Charlise Dunn

No. 21 – Sydney Flames
- Position: Guard

Personal information
- Born: September 30, 2003 (age 22) Victoria, Australia
- Listed height: 6 ft 2 in (1.88 m)

Career information
- College: Virginia Tech (2022-2023); Davidson College (2023-2026);
- WNBA draft: 2026: 3rd round, 36th overall pick
- Drafted by: Toronto Tempo

Career history
- 2026: Nunawading Spectres
- 2026–: Sydney Flames

Career highlights
- Atlantic 10 Conference First Team (2026); FIBA U15 Oceania Championship MVP (2018);
- Stats at Basketball Reference

= Charlise Dunn =

Australian basketball player (born 2003)

Charlise Dunn (born September 30, 2003) is an Australian professional basketball player who plays for the Sydney Flames of the Women's National Basketball League (WNBL). She was selected in the third round of the 2026 WNBA draft by the Toronto Tempo. She played college basketball for the Virginia Tech Hokies and the Davidson Wildcats.

==Early life==
Dunn was born on September 30, 2003, in Victoria, Australia. She attended Lake Ginninderra College in Canberra, Australia.

==College career==

Dunn started her college career with Virginia Tech in 2022.

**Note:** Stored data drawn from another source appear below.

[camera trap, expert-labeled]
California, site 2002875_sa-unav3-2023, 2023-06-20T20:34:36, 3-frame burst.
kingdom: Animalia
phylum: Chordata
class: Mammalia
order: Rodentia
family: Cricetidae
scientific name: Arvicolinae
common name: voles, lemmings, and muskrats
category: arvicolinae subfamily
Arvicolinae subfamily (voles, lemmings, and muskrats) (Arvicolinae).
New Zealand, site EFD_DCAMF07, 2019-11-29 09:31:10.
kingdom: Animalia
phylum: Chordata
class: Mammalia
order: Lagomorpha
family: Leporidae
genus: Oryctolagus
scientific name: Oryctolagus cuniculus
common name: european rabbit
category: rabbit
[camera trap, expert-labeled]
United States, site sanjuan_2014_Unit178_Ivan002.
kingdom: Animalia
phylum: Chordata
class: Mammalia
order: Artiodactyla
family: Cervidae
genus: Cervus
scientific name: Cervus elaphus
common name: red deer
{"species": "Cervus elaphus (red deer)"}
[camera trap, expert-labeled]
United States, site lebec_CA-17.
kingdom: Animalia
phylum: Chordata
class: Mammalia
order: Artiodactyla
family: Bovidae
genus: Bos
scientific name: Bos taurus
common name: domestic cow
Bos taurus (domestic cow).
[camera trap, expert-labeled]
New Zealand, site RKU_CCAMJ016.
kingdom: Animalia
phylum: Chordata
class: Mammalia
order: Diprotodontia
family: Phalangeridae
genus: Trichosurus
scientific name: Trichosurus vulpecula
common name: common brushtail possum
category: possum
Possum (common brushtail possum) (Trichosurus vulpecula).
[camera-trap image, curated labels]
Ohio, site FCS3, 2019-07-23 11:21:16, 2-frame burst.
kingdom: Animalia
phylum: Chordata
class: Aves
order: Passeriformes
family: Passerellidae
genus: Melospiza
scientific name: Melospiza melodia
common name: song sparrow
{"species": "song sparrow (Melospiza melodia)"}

She transferred to Davidson College following the 2022–23 season, playing three seasons for the Wildcats. She was named All-Atlantic 10 Conference three times, including Atlantic 10 Conference First Team in 2026.

She became the first player in Davidson program history to be selected in the WNBA draft and the first Davidson basketball player drafted since Stephen Curry in the 2009 NBA Draft.

==Professional career==

===Sydney Flames===
On April 17, 2026, Dunn signed a two-year deal with the Sydney Flames of the Women's National Basketball League (WNBL).

===WNBA===
On April 13, 2026, Dunn was selected by the Toronto Tempo in the third round, 36th overall, of the 2026 WNBA draft.
==International==
Dunn won gold with Australia at the FIBA U15 Women's Oceania Championship in 2018, where she was named tournament MVP. She also won gold at the FIBA U17 Women's Oceania Championship in 2019.

In 2021, Dunn won a silver medal with Australia at the FIBA Under-19 Women's Basketball World Cup.

==Career statistics==

===College===

| Year | Team | GP | GS | MPG | FG% | 3P% | FT% | RPG | APG | SPG | BPG | TO | PPG |
| 2022–23 | Virginia Tech | 11 | 0 | 5.5 | 33.3 | 16.7 | 100.0 | 0.2 | 0.0 | 0.3 | 0.2 | 0.7 | 1.4 |
| 2023–24 | Davidson | 23 | 16 | 29.9 | 41.7 | 33.3 | 85.5 | 6.1 | 1.7 | 1.3 | 1.0 | 2.4 | 12.7 |
| 2024–25 | Davidson | 28 | 25 | 29.2 | 36.1 | 30.3 | 75.8 | 6.2 | 1.7 | 1.6 | 1.2 | 2.6 | 12.0 |
| 2025–26 | Davidson | 33 | 33 | 33.6 | 40.8 | 30.9 | 83.5 | 7.4 | 1.9 | 1.8 | 0.7 | 2.5 | 15.3 |
| Career |  | 95 | 74 | 28.1 | 39.4 | 30.9 | 82.1 | 5.9 | 1.6 | 1.4 | 0.9 | 2.2 | 12.1 |
Statistics retrieved from Sports-Reference.